*** Opening of SUPPLIED MATERIAL ***
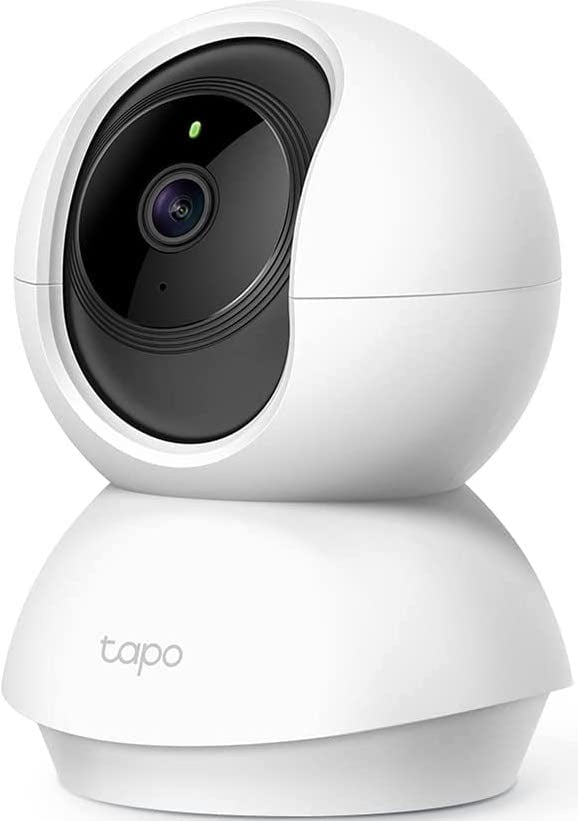 TP-Link Tapo C210 Pan/Tilt Home Security Wi-Fi Camera 3MP (2304x1296),2.4 GHz, Horizontal 360º, Pan/Tilt, Motion Detection/Notifications, Sound/Light Alarm, Remote Control, Two-Way Audio, Voi
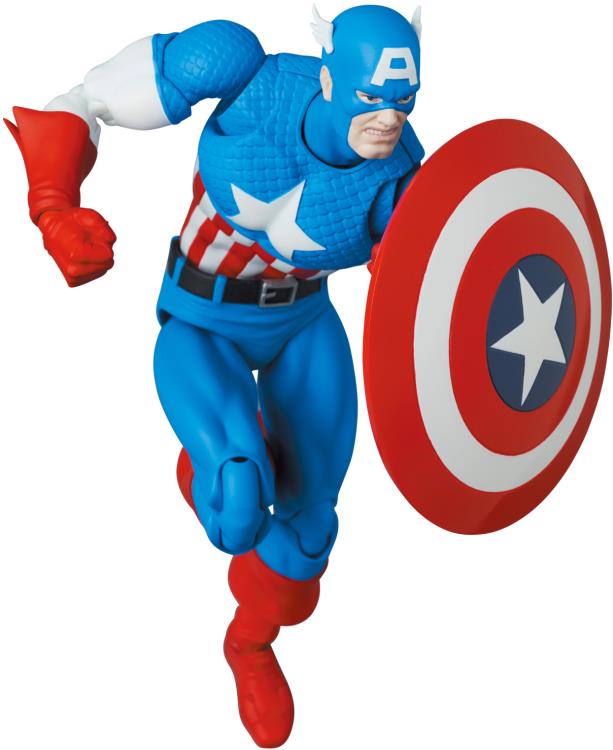 Marvel MAFEX No.217 Captain America (Comic Ver.) - Treasure box Marvel MAFEX No.217 Captain America (Comic Ver.) - Treasure box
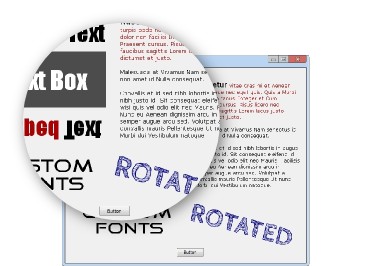 MockupUI - Graphic text widget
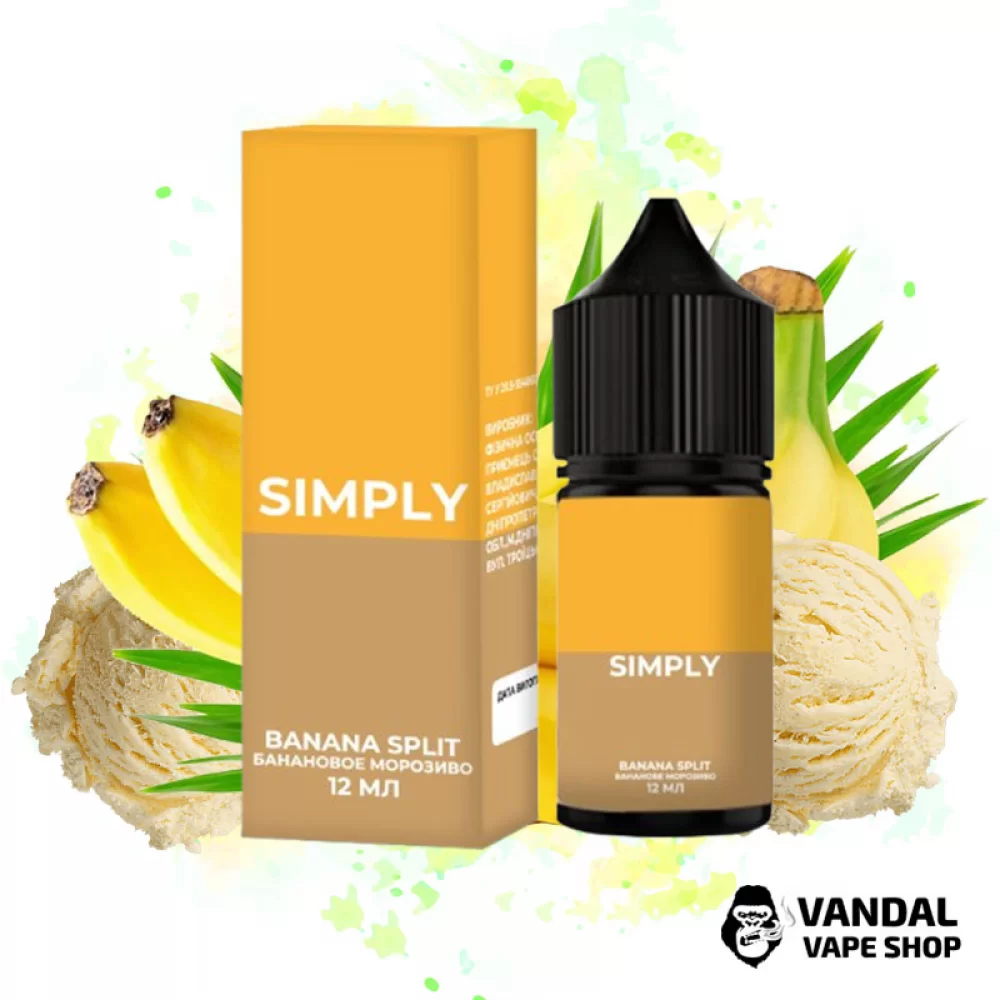 Набор для самозамеса Simply 30 мл 25 мг - со вкусом мороженого с бананом Набор для самозамеса Simply 30 мл 25 мг - со вкусом мороженого с бананом
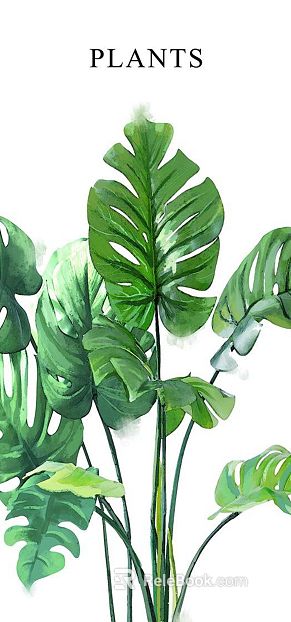 Plant painting texture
*** Close of SUPPLIED MATERIAL ***
**WORK REQUIRED**
Rewrite the lines above, replacing "Captain America" with "Iron Man" wherever it occurs and keeping everything else the same. Leave the pictures out.

**EXPECTED OUTPUT**
 TP-Link Tapo C210 Pan/Tilt Home Security Wi-Fi Camera 3MP (2304x1296),2.4 GHz, Horizontal 360º, Pan/Tilt, Motion Detection/Notifications, Sound/Light Alarm, Remote Control, Two-Way Audio, Voi
 Marvel MAFEX No.217 Iron Man (Comic Ver.) - Treasure box Marvel MAFEX No.217 Iron Man (Comic Ver.) - Treasure box
 MockupUI - Graphic text widget
 Набор для самозамеса Simply 30 мл 25 мг - со вкусом мороженого с бананом Набор для самозамеса Simply 30 мл 25 мг - со вкусом мороженого с бананом
 Plant painting texture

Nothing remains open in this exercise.